Methods:  This prospective, longitudinal cohort study of the first 4 years post-September 11, 2001, investigated the influence of AAT deficiency on adjusted longitudinal spirometric change (FEV1) in 90 FDNY rescue workers with WTC exposure. Workers with protease inhibitor (Pi) Z heterozygosity were considered moderately AAT deficient. PiS homozygosity or PiS heterozygosity without concomitant PiZ heterozygosity was considered mild deficiency, and PiM homozygosity was considered normal. Alternately, workers had low AAT levels if serum AAT was ≤ 20 μmol/L.

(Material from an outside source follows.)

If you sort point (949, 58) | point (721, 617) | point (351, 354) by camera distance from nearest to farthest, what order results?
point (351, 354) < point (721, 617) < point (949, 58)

Results:  In addition to normal aging-related decline (37 mL/y), significant FEV1 decline accelerations developed with increasing AAT deficiency severity (110 mL/y for moderate and 32 mL/y for mild) or with low AAT serum levels (49 mL/y). Spirometric rates pre-September 11, 2001, did not show accelerations with AAT deficiency. Among workers with low AAT levels, cough persisted in a significant number of participants at 4 years post-September 11, 2001.

Conclusions:  FDNY rescue workers with AAT deficiency had significant spirometric decline accelerations and persistent airway symptoms during the first 4 years after WTC exposure, representing a novel gene-by-environment interaction. Clinically meaningful decline acceleration occurred even with the mild serum AAT level reductions associated with PiS heterozygosity (without concomitant PiZ heterozygosity).